Any feedback helping me to improve this howto will be greatly
appreciated.
Content
Shibboleth 1.3c Identity
Provider installation on SuSE Linux 10.0
Shibboleth 1.3c Service Provider
installation on SuSE Linux 10.0
Conventions
- I'm using the DNS names myidp.example.com and
mysp.example.com
throughout this document for the identity provider and service provider
machines, respectively.
- All installation and configuration steps have to be
performed as super user (root) unless explicitly stated otherwise.
Shibboleth
1.3c Identity Provider installation on SuSE Linux 10.0
Goal
Install the Shibboleth 1.3c Identity Provider software on a SuSE Linux
10.0 machine and join the InQueue federation for testing.
Preparation
I recommend to use a dedicated testing machine with a fresh
installation of SuSE 10.0; for joining InQueue, it is required that
this machine will have a public IP address and can be contacted via the
internet. Details on which ports must be accessible are provided below,
so firewalls should be configured accordingly.
Installation
Step 1
Set up SuSE 10.0 as usual; make sure to also install the following SuSE
10.0 packages:
- ant (1.6.2)
- apache2 (2.0.54), recommended with
apache2-prefork.
- java 1.4.2 and all related packages
- mod_jk (not mod_jk2!)
- tomcat5 (5.0.30) with admin-webapps and example-webapps
Please note that if you are also using the installation instructions on
the Shibboleth wiki, the configuration "Java 1.4.2 + Tomcat 5.0.x" must
be selected.
Step 2
- Use e.g. the yast2 runlevel editor to have apache2 and
tomcat5 started automatically at boot.
- For now, start them manually, e.g. by running "rcapache2
start"
and "rctomcat5 start" (note that the yast2 runlevel editor may already
do this for you).
Step 3
Enable SSL for Apache2 with a test certificate by following the
instructions in /usr/share/doc/packages/apache2/README.QUICKSTART.SSL .
Step 4
Restart Apache2 (rcapache2 restart) and test whether Apache2 and
Tomcat5 have been installed correctly by pointing a web browser to
- http://myidp.example.com
- https://myidp.example.com
- https://myidp.example.com/jsp-examples/ - execute
some of
the JSP 2.0 examples on that page and verify that they work.

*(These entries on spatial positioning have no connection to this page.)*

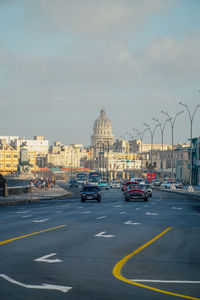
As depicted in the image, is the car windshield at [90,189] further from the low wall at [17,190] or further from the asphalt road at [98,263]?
the asphalt road at [98,263]

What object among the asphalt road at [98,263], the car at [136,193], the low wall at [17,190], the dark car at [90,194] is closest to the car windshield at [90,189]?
the dark car at [90,194]

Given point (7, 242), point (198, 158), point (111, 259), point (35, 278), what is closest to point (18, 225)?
point (7, 242)

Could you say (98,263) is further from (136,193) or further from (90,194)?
(136,193)

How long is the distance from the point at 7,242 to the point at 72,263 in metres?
4.47

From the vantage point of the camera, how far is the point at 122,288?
33.3 ft

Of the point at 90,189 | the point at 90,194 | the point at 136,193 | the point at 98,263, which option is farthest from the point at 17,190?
the point at 98,263

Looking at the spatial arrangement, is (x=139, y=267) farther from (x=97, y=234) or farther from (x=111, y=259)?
(x=97, y=234)

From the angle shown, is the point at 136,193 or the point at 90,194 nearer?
the point at 90,194

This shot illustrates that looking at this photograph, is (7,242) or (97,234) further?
(97,234)

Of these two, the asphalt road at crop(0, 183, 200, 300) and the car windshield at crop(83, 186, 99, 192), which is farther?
the car windshield at crop(83, 186, 99, 192)

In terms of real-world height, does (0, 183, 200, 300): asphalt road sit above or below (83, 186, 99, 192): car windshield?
below

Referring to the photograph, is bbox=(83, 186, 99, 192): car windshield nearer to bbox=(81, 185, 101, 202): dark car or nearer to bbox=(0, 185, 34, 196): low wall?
bbox=(81, 185, 101, 202): dark car

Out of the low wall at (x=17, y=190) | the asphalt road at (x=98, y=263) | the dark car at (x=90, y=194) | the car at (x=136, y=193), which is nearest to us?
the asphalt road at (x=98, y=263)

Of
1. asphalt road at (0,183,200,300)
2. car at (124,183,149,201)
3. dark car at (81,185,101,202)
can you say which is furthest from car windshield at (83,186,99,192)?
asphalt road at (0,183,200,300)
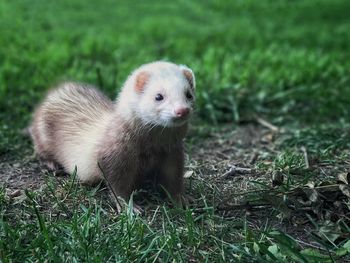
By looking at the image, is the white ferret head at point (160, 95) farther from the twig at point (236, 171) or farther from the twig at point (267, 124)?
the twig at point (267, 124)

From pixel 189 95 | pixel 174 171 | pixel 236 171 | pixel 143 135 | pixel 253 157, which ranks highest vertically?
pixel 189 95

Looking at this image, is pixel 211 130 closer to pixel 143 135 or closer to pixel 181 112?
pixel 143 135

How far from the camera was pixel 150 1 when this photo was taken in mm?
12367

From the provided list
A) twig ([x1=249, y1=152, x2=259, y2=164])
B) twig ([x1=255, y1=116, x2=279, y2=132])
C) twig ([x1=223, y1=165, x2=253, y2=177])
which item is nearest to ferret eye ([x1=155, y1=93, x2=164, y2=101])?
twig ([x1=223, y1=165, x2=253, y2=177])

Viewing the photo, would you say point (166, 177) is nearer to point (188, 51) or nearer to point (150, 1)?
point (188, 51)

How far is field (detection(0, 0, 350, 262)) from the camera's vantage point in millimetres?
3867

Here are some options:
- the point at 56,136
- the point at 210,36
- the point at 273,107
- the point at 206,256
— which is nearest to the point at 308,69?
the point at 273,107

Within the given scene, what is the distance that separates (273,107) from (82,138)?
3005 millimetres

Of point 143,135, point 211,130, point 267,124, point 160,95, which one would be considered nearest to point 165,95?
point 160,95

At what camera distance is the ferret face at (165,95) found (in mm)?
4289

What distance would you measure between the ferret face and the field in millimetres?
561

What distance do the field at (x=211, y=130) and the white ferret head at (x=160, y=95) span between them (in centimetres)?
56

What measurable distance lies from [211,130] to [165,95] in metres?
2.23

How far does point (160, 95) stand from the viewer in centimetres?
442
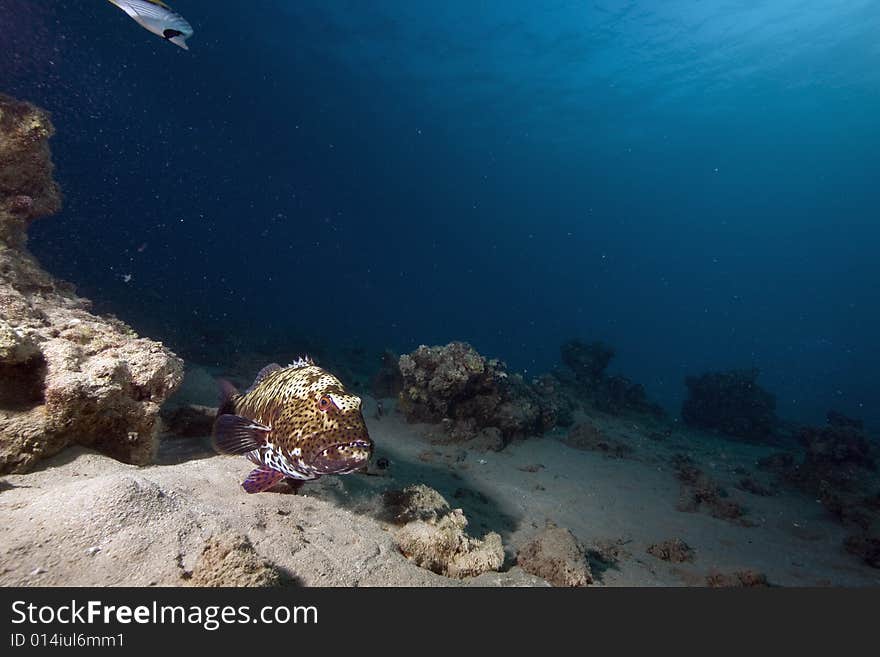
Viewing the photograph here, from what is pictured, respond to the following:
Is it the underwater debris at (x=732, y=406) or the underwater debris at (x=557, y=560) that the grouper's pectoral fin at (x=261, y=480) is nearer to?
the underwater debris at (x=557, y=560)

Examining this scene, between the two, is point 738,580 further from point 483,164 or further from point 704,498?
point 483,164

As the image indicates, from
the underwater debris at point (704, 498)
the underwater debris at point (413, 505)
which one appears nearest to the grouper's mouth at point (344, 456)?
the underwater debris at point (413, 505)

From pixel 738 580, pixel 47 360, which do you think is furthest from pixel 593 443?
pixel 47 360

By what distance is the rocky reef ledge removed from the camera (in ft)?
10.1

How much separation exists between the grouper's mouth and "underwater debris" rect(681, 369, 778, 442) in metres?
17.4

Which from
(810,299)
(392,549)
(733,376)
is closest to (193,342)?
(392,549)

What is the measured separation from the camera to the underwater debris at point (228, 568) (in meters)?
2.10

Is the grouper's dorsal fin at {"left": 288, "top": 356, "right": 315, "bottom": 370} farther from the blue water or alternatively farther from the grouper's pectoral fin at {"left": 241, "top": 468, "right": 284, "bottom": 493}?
the blue water

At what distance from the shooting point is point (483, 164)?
66375 millimetres

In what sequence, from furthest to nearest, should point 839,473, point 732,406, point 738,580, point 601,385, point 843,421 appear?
point 732,406, point 601,385, point 843,421, point 839,473, point 738,580

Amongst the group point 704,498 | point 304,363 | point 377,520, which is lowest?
point 704,498

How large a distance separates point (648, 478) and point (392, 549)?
6.31 meters

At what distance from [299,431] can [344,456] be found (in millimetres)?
453

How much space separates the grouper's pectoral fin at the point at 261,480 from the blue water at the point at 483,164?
35.9 ft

SuSE's pre-configuration should work out of the box; if it doesn't,
here's a list of the relevant configuration files:
- /etc/apache2/httpd.conf
- /etc/apache2/conf.d/jk.conf
- /etc/apache2/vhosts.d/vhost-ssl.conf
- /etc/tomcat5/base/server.xml
- /etc/tomcat5/base/workers.properties
- Tomcat5's files for the JSP-examples are installed below
the /srv/www/tomcat5/base/webapps/ directory.
Step 5
Edit /etc/apache2/conf.d/jk.conf to add the following lines:
JkMount /shibboleth ajp13
JkMount /shibboleth/* ajp13
JkMount /shibboleth-idp/* ajp13
Place them within the <IfModule mod_jk.c> ...
</IfModule>
block, e.g. next to the other JkMount commands for the JSP-examples.
Step 6
Shibboleth ships with various updated Java classes (.jar files) which
use the Java endorsement mechanism to override the older versions.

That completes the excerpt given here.